(Task objective) Copy word for word the lines from the one containing "How much distance" through the one containing "2232 millimetres", both included.

Rows from a spatial reasoning dataset
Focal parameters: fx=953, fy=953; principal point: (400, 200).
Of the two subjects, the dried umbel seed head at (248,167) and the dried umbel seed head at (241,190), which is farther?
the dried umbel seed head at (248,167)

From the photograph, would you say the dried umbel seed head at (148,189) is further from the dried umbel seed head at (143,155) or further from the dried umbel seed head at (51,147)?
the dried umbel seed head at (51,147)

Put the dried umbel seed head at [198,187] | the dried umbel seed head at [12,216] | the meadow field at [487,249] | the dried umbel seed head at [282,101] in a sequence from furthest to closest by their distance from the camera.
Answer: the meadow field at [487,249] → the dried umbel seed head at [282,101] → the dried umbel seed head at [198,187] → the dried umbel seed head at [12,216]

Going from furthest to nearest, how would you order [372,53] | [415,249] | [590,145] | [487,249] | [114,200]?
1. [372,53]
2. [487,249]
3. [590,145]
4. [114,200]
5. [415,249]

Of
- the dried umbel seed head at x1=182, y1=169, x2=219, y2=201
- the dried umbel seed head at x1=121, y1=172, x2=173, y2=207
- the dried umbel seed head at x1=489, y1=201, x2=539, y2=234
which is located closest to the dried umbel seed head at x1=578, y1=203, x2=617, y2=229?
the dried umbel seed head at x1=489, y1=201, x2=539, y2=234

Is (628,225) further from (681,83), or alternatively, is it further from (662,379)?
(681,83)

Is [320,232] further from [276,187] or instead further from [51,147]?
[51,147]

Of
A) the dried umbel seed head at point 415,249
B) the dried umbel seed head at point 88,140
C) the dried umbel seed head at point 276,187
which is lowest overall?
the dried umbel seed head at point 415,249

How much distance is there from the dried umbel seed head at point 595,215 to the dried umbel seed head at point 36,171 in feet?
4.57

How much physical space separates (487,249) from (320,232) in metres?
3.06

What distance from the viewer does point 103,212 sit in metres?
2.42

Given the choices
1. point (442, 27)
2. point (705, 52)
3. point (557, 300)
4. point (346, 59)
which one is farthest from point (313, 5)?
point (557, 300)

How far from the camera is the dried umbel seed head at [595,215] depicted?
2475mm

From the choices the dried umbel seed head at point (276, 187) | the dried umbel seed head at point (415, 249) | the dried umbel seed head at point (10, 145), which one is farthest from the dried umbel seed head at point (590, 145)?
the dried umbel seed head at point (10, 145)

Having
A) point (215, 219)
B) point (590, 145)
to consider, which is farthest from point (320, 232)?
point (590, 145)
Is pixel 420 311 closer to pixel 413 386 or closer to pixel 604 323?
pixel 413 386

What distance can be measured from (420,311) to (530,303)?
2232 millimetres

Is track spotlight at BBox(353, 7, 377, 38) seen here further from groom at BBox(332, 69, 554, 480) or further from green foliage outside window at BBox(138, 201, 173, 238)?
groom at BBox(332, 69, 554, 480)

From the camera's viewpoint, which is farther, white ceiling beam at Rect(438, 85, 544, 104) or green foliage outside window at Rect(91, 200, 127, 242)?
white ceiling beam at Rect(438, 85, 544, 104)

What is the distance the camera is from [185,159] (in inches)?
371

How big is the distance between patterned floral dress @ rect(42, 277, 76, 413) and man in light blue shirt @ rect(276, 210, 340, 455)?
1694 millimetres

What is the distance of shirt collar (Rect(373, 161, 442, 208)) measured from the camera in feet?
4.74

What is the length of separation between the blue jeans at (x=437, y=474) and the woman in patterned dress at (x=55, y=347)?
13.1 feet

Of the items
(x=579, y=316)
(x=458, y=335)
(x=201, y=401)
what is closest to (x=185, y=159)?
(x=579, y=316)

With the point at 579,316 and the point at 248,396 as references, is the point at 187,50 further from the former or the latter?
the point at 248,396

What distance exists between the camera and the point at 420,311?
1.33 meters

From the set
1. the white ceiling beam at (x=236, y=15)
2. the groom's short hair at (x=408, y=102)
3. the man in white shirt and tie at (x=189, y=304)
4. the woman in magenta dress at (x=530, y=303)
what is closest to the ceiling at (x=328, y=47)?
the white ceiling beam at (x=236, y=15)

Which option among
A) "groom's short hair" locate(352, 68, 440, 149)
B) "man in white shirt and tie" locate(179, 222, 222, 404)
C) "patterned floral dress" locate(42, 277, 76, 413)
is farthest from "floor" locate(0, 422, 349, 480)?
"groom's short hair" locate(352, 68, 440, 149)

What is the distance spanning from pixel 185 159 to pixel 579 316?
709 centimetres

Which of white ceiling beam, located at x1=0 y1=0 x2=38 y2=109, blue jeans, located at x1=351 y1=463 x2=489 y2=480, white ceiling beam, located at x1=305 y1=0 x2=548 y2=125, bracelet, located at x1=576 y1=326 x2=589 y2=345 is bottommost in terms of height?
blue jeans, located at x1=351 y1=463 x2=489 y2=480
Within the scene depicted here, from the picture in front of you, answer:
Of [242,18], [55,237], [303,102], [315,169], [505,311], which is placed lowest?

(Answer below)
How much distance is there from the dried umbel seed head at point 595,215 to the dried umbel seed head at point 36,171 in feet?
4.57

How much physical space separates (487,249) from (320,232) in metres?
3.06

What distance from the viewer does point 103,212 sit in metres?
2.42

Given the choices
1. point (442, 27)
2. point (705, 52)
3. point (557, 300)
4. point (346, 59)
which one is farthest from point (313, 5)?
point (557, 300)

How far from the camera is the dried umbel seed head at [595,215] depicted?
2475mm

From the choices the dried umbel seed head at point (276, 187) | the dried umbel seed head at point (415, 249) | the dried umbel seed head at point (10, 145), which one is farthest from the dried umbel seed head at point (590, 145)?
the dried umbel seed head at point (10, 145)

Having
A) point (215, 219)
B) point (590, 145)
to consider, which is farthest from point (320, 232)?
point (590, 145)
Is pixel 420 311 closer to pixel 413 386 or closer to pixel 604 323?
pixel 413 386

What distance can be measured from (420,311) to (530,303)?
2232 millimetres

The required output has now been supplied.